Last week, I had the unfortunate impression of hearing your predecessor through your words. As if, suddenly, you had inherited his arrogance and his stubbornness in not listening to his people. Reassure me !

At a time when sarcasm for politics is at its height – the words freedom and democracy have been amply overused and used in all sauces – the people of Quebec will witness a major transformation of their living environment without being able to pronounce.

What constitutes the largest public transit infrastructure project in the nation’s capital’s contemporary history does not arouse any enthusiasm among the majority of its citizens. It’s still strange, isn’t it?

Stranger still, in my opinion, is to note that social acceptability, the opinion of experts, the BAPE report, the concern of citizens and merchants… nothing seems to influence the decisions of your administration. In the name of the environment, the project will see the light of day at all costs, against winds and tides.

The environment ?

Excuse my naivety, but I have trouble understanding how to cut down all the century-old trees, remove the strips of grass from the front of the buildings, pour a concrete channel under a web of electric wires and cause traffic jams in the arteries surrounding areas is a sustainable and ecological project.

The obsession with reducing car traffic seems to take precedence over logic and common sense. To the delight of some, by removing traffic lanes and parallel parking lots along the tramway route, traffic will be reduced. It will even often be completely paralyzed by delivery trucks for businesses or residences; ambulances, firefighters and police; renovation work or the construction of buildings; maintenance and snow removal of streets and sidewalks, etc.

A small parenthesis on a beautiful contradiction concerning this ideology: we talk about densification and reduction of cars, but no permit for the creation of new residential housing can be granted without parking lots. Converting and renovating old buildings becomes almost impossible without the condition of adding parking spaces.

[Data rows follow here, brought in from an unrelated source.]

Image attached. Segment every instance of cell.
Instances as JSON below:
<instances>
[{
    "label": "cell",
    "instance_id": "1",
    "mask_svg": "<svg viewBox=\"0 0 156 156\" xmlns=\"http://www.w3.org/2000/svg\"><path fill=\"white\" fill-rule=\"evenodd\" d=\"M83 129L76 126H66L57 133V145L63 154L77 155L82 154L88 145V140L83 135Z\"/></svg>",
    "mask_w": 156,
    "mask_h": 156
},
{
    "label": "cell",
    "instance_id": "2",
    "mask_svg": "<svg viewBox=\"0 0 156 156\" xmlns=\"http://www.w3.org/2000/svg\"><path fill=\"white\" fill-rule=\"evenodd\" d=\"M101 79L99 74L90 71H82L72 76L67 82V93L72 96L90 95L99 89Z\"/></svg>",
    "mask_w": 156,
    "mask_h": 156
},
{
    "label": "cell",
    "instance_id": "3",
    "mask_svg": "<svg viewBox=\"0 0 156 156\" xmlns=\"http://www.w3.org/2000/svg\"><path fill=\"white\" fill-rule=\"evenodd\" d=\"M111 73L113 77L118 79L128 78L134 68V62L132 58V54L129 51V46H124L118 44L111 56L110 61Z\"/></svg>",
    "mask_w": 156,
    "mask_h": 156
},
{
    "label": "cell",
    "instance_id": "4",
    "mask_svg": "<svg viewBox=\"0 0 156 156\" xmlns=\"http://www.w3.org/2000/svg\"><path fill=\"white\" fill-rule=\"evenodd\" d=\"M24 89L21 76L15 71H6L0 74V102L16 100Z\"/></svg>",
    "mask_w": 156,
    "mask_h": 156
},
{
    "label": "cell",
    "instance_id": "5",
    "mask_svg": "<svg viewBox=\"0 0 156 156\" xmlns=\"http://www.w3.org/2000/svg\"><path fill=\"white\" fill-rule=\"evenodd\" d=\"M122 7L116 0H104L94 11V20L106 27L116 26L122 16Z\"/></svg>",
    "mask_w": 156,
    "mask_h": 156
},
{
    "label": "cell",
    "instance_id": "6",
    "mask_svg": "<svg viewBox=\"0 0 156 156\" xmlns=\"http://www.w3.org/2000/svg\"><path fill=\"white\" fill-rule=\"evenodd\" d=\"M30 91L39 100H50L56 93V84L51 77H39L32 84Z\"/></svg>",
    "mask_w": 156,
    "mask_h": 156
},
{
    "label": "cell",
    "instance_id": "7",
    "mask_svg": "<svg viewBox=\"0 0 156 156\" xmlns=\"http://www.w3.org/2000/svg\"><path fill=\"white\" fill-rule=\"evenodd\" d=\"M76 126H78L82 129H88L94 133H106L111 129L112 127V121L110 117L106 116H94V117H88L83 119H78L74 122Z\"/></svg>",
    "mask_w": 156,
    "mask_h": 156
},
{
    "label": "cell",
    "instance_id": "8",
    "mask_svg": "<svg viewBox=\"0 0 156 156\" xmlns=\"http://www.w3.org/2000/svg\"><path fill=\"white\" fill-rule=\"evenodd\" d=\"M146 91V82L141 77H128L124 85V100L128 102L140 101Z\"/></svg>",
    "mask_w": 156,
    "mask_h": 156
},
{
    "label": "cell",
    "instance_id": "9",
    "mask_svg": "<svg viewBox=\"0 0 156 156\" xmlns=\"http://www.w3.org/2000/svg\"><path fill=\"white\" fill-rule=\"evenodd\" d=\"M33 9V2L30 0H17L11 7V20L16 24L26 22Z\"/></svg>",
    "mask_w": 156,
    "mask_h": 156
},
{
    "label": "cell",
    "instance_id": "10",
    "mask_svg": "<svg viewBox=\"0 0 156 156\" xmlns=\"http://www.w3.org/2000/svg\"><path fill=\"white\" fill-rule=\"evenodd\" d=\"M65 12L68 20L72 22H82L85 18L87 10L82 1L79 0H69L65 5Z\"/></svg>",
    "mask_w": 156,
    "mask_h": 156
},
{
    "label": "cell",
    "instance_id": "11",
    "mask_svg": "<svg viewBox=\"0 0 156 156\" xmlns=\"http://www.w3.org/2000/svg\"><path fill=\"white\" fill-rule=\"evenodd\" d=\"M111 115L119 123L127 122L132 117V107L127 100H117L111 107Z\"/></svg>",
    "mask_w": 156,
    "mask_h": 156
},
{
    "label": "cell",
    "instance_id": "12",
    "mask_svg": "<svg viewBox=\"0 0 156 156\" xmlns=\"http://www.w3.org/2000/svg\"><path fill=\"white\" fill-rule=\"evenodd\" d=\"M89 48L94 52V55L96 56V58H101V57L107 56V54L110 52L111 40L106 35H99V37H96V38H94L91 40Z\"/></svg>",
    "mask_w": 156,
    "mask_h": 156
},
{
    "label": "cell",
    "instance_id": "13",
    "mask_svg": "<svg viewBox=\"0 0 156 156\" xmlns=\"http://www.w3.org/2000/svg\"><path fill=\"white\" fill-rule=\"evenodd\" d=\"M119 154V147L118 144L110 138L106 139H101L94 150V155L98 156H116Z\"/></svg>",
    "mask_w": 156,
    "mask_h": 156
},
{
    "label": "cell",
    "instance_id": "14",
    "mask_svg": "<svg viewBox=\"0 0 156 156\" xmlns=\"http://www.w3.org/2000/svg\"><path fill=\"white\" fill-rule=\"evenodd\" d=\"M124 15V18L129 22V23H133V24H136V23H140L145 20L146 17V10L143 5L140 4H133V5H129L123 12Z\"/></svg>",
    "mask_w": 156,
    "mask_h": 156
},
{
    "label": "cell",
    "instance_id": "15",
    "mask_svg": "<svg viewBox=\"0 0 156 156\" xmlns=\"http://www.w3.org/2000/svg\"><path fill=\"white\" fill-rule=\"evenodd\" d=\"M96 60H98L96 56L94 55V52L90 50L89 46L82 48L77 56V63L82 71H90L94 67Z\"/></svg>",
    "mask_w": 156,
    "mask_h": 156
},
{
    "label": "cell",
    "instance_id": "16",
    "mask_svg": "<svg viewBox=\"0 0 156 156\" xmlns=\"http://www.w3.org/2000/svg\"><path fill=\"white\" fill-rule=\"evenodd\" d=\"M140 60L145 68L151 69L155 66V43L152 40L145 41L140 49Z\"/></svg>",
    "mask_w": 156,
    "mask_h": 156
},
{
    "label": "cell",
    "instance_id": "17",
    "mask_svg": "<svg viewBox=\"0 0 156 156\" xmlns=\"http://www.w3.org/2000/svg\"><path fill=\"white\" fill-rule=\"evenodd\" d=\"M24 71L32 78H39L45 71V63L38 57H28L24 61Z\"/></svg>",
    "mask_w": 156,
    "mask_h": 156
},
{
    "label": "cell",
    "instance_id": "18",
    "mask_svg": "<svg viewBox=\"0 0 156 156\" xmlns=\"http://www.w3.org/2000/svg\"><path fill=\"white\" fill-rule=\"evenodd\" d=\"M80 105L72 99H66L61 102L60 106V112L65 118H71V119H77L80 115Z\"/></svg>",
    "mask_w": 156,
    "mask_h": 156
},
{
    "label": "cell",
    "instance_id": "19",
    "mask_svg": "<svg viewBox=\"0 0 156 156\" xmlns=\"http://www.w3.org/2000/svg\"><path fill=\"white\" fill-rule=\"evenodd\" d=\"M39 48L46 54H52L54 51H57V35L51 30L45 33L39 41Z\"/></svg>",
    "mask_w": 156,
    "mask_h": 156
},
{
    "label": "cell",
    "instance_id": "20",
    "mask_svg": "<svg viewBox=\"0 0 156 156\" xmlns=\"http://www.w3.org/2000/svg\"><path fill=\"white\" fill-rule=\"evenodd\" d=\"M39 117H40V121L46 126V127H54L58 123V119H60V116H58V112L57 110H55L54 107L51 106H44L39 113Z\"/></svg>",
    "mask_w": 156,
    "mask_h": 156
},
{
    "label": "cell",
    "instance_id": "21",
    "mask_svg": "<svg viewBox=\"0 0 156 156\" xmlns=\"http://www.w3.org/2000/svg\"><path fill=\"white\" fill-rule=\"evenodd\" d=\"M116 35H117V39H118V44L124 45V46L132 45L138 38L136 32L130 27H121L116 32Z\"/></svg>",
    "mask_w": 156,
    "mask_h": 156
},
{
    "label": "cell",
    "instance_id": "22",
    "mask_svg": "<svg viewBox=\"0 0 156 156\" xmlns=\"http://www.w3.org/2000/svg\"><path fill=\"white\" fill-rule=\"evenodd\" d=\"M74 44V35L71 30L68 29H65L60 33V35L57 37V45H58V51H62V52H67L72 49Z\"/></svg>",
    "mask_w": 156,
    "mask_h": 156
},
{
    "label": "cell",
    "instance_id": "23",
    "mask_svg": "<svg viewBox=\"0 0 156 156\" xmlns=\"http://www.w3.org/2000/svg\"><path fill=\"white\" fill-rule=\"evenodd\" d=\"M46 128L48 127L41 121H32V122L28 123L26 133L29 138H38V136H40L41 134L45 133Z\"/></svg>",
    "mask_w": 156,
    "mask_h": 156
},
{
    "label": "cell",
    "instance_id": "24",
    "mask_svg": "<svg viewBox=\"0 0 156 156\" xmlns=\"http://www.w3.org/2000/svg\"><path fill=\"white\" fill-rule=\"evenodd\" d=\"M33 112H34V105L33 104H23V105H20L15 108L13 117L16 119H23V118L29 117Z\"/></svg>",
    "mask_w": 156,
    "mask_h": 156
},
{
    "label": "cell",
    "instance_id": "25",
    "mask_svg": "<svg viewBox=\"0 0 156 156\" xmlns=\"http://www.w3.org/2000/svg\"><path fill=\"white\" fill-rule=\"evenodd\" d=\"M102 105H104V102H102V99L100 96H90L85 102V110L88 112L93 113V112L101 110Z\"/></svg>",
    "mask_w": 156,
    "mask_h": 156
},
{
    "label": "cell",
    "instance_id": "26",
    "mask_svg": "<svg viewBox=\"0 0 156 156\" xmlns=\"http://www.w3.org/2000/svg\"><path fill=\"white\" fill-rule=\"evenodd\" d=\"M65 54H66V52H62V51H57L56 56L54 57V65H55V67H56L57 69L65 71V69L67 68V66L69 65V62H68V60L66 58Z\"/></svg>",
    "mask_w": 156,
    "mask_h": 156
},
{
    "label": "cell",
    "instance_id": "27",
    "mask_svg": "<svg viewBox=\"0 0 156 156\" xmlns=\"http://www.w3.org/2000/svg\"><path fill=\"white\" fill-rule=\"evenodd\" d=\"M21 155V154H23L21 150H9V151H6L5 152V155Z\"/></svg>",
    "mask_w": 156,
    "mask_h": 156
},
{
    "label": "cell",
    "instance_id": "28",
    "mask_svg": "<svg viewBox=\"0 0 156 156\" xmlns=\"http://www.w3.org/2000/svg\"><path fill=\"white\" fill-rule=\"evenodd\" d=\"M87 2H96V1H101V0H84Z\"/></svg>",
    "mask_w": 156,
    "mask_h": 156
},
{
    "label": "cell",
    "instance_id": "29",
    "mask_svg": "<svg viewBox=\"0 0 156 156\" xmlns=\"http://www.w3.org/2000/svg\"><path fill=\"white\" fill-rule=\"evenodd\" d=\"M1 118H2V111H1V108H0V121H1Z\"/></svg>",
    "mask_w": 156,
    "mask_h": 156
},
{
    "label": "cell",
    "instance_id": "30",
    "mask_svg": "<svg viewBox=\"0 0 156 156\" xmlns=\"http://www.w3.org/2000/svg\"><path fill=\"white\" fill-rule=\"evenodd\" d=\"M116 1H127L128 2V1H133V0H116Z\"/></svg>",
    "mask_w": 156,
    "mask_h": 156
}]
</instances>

When Jean Drapeau, then mayor of Montreal, allowed the realization of the subway, the population of Montreal was hardly larger than that of Quebec today. For this great achievement, because he was able to rally the population around this project and obtain popular legitimacy, his name will remain etched forever in the collective memory. Today, we cannot imagine Montreal without this efficient public transit that respects the environment and its citizens.

Today you have the same opportunity to carry out a great collective project. What you lack is the support of the majority of the population.

What are you waiting for to carry out a major collective project for Quebec on the scale of the Montreal metro? Why refuse to obtain social legitimacy? Why not be open to other options? Why not opt ​​for the attraction of collective mobility rather than the constraint? Consensus rather than ideology? At last…

Mr. Mayor, you have the opportunity to do things in order and, above all, with respect for the majority of your population. Remember that you are not the mayor of a small municipality, but of the national capital.